Product Thinking & Strategy (PM Perspective)

Problem Statement: Manual JD-CV alignment is low-value high-effort work.
Success Metrics: Reduced the time-to-track from 10 minutes per job to <30 seconds.
Target Audience: Mid-to-senior tech professionals applying to top-tier ATS platforms (Ashby/Greenhouse).

Tech Stack

Category	Technologies Used
Backend	FastAPI, Python
Frontend	Streamlit
AI Layer	Gemini API (LLM-powered CV vs JD analysis)
Scraping	Jina Reader, custom parsers for Greenhouse / Ashby / Lever / SmartRecruiters / Workday
Data Sync	Google Sheets API via gspread
Testing	Pytest (unit + integration, mocked and live)

Key Challenges & Solutions

Multi-ATS Scraping: Built platform-specific parsers for five major ATS providers with Jina Reader as a universal fallback, handling structural inconsistencies across job board HTML
Prompt Versioning & Tuning: Maintained a versioned analyzer_prompt.md to track LLM behaviour changes across iterations — applying product iteration discipline to AI prompt design
Structured LLM Output: Engineered prompts to return consistent, parseable analysis (match points, gaps, improvement suggestions) rather than freeform text, enabling downstream Google Sheets sync
Mitigating AI Hallucination: Implementing strict extraction rules to ensure the analysis is grounded in reality.
The "Human-in-the-loop" Workflow: How I built an evaluation set to benchmark AI responses against my manual reviews.

Software Development Lifecycle

Phase	Key Activities
Initiation	- Identified friction in manual CV-JD matching - Scoped core loop: scrape → analyze → track
Planning	- Designed modular services layer (read, analyze, sync) - Chose FastAPI for future API extensibility
Development & Testing	- Built iteratively with prompt tuning in parallel - Implemented pytest unit + integration test split
Release & Deployment	- Published with `.env.example` and clear README - Prompt versioning header added for traceability
Iteration & Impact	- Refined analyzer prompt across multiple versions - Expanded ATS scraper coverage based on real job hunt usage

Project Structure

The tool follows a modular services architecture for maintainability and extensibility:

job-hunt-ai/
├── services/
│   ├── read.py           # Fetches JD from URL — ATS-specific + Jina fallback
│   ├── aianalyzer.py     # Gemini-powered CV vs JD comparison
│   └── updatesheet.py    # Syncs results to Google Sheets via gspread
├── prompts/
│   └── analyzer_prompt.md  # Versioned system prompt — edit to tune AI behaviour
├── tests/
│   ├── test_read.py              # Unit tests — mocked, fast, always run
│   └── test_read_integration.py  # Integration tests — real network, run manually
├── app.py          # Streamlit UI — main entry point
├── main.py         # FastAPI routes (future API use)
├── pyproject.toml
└── .env.example

GitHub Repository: JobLens (job-hunt-ai)

Design Decisions

Why FastAPI alongside Streamlit?

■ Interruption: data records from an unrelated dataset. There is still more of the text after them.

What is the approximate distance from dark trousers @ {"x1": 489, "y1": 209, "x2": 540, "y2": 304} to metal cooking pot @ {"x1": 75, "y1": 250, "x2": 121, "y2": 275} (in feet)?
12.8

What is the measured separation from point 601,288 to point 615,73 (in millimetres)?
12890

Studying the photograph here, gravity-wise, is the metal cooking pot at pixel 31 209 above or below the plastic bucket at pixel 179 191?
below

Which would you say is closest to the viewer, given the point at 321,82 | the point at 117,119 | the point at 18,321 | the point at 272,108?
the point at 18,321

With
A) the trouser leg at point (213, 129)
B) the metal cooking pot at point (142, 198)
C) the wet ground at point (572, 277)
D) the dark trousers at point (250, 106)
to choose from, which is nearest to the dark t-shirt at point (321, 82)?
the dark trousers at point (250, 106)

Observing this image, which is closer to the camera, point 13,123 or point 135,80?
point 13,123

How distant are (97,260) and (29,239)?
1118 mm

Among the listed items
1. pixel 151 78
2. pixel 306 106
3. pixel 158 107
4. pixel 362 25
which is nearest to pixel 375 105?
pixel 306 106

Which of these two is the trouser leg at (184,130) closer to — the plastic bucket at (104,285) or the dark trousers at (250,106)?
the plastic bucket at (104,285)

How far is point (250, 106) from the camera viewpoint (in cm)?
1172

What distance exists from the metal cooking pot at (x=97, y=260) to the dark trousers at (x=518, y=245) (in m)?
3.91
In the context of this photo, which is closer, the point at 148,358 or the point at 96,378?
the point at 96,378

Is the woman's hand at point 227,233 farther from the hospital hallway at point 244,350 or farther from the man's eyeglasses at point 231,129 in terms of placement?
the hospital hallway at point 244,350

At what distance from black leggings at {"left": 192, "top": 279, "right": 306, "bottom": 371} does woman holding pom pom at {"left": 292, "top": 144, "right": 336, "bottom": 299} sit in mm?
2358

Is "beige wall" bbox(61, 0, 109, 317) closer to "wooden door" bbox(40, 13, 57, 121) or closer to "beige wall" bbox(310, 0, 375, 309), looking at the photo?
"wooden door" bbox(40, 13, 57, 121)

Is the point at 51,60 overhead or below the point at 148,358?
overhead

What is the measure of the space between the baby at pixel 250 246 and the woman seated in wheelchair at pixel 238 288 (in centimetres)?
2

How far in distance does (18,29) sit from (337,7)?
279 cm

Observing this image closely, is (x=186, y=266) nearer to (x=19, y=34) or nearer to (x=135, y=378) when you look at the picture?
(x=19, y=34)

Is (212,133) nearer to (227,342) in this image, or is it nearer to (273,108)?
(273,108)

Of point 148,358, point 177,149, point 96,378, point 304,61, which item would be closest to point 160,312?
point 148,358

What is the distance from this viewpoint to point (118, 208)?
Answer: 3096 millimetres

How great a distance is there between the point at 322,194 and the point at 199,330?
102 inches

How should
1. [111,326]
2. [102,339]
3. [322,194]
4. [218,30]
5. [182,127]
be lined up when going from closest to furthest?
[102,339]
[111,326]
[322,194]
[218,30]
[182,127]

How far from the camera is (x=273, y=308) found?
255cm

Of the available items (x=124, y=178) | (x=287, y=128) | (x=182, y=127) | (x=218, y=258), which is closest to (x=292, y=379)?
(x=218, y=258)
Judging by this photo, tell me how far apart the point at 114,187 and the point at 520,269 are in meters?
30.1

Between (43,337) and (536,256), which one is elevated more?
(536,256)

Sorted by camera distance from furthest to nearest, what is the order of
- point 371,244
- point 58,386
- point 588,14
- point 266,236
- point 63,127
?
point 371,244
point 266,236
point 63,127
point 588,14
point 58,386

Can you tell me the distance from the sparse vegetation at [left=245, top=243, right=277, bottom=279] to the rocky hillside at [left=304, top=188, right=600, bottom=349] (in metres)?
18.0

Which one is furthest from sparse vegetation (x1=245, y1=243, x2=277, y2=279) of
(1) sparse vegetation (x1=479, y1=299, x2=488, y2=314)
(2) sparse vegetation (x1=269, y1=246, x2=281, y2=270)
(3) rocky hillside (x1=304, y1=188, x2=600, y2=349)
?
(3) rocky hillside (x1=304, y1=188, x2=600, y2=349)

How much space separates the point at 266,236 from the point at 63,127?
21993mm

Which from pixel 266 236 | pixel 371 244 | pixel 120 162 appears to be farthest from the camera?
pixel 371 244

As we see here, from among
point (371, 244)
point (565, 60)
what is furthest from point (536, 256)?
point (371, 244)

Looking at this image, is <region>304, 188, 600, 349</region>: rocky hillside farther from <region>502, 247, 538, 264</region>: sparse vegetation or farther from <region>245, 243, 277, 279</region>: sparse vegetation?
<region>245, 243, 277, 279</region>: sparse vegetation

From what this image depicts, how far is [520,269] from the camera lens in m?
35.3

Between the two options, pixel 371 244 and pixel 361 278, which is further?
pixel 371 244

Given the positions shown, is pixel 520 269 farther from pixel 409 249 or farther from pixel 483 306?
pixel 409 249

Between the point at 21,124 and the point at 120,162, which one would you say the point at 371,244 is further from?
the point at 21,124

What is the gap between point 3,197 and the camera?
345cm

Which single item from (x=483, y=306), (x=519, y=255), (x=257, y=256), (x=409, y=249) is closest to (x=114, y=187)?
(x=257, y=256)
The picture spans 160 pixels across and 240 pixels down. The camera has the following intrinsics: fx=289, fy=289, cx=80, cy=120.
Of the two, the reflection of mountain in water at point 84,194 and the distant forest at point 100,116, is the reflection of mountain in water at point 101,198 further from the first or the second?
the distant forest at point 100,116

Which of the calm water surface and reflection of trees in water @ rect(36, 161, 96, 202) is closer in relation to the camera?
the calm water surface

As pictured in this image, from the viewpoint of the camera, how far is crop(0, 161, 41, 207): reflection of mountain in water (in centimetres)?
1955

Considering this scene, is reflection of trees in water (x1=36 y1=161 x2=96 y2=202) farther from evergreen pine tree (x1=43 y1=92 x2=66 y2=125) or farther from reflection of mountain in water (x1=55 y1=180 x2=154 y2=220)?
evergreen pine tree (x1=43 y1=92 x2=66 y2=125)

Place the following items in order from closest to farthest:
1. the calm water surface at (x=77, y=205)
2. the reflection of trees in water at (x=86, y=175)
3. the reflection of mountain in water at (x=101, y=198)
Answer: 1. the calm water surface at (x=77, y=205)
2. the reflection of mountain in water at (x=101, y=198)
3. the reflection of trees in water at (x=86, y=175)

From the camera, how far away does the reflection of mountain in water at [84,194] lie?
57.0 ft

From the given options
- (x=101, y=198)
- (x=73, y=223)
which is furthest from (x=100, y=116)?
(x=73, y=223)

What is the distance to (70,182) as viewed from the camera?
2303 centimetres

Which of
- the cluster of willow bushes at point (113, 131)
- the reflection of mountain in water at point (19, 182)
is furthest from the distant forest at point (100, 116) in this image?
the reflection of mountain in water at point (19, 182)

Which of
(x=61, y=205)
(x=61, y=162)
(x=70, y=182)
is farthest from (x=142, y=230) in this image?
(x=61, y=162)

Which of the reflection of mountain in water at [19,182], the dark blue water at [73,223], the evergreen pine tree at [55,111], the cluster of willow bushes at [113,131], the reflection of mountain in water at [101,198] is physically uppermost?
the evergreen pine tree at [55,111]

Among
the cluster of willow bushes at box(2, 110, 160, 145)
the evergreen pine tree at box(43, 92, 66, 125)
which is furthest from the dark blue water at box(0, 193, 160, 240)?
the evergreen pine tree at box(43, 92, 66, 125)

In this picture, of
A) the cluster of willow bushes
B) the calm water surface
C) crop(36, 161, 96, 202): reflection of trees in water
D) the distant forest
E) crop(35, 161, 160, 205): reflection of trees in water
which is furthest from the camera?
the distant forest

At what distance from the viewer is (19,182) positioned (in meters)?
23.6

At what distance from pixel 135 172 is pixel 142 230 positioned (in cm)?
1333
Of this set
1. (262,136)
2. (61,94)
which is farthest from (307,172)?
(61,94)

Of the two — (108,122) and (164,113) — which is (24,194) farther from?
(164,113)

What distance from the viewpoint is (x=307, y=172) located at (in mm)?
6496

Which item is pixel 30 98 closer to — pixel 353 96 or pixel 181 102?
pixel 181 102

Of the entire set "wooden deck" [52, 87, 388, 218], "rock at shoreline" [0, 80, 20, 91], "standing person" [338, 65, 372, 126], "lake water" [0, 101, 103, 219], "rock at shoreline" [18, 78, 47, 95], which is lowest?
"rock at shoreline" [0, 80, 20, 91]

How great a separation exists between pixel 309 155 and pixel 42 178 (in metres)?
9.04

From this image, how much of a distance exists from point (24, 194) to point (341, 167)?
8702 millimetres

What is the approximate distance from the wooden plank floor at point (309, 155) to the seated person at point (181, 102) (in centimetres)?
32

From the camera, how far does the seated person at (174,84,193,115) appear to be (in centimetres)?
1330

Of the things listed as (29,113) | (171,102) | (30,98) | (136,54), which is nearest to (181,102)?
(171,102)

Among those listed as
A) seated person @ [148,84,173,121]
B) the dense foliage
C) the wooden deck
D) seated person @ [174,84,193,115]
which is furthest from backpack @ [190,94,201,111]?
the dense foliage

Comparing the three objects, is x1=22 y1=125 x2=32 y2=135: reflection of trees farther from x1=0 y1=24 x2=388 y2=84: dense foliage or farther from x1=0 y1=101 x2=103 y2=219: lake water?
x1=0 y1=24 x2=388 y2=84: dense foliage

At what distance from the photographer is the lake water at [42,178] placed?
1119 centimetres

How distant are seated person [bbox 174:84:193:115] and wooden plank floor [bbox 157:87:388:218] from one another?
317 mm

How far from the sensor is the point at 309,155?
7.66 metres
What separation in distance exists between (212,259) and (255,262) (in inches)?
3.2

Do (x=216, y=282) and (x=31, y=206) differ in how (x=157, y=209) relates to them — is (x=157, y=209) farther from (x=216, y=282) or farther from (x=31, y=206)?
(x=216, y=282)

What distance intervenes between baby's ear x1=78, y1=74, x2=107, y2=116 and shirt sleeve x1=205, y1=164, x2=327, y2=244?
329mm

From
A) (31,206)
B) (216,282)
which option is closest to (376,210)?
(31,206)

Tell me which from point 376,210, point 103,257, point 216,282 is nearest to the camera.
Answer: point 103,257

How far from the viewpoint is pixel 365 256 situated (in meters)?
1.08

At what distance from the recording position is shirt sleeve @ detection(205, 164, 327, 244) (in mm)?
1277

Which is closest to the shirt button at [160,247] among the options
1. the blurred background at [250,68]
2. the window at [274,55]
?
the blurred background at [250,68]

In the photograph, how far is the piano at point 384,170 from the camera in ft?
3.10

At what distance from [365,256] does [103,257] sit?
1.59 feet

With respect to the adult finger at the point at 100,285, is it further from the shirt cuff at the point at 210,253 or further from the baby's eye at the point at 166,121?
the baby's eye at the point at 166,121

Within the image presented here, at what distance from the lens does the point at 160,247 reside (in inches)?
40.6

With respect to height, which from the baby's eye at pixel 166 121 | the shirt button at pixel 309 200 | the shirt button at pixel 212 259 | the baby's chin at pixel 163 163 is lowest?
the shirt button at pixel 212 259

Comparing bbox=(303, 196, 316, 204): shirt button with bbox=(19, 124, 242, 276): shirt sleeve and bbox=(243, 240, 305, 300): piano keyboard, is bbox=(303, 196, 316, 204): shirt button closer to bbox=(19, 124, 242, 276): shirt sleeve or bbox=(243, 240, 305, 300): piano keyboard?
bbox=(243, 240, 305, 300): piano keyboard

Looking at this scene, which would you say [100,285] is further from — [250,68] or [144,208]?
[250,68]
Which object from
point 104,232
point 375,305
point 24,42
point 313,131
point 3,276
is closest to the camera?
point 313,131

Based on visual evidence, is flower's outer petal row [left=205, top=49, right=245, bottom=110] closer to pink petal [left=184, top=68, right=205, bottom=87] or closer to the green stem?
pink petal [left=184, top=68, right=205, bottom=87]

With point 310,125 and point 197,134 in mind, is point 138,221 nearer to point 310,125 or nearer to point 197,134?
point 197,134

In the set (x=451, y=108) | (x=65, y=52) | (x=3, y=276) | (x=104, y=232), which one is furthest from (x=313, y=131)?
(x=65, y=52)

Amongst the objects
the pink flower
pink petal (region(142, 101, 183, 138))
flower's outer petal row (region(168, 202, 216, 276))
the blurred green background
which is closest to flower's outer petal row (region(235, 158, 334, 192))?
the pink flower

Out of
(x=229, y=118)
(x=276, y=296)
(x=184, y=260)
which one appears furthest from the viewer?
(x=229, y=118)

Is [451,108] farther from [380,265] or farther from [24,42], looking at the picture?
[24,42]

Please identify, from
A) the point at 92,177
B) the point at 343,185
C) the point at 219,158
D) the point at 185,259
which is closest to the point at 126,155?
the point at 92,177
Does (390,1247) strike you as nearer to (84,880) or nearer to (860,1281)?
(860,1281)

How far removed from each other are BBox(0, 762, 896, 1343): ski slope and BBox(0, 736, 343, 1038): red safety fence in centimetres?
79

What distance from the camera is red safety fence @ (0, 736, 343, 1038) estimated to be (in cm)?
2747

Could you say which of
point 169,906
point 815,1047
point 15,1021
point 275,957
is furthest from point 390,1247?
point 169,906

Streamlit handles the immediate UI, but FastAPI was scaffolded from day one to keep the door open for exposing the analysis pipeline as an API — mirroring how real platform products separate frontend from backend contract.

Why prompt versioning? LLM behaviour drifts as prompts are edited. Treating analyzer_prompt.md as a versioned artifact — with a header tracking iteration history — applies standard product changelog discipline to AI behaviour management.

Why split unit and integration tests? Mocked unit tests run on every change without network dependency. Integration tests hit real ATS URLs and are run manually before releases. This mirrors CI/CD practices in production pipelines.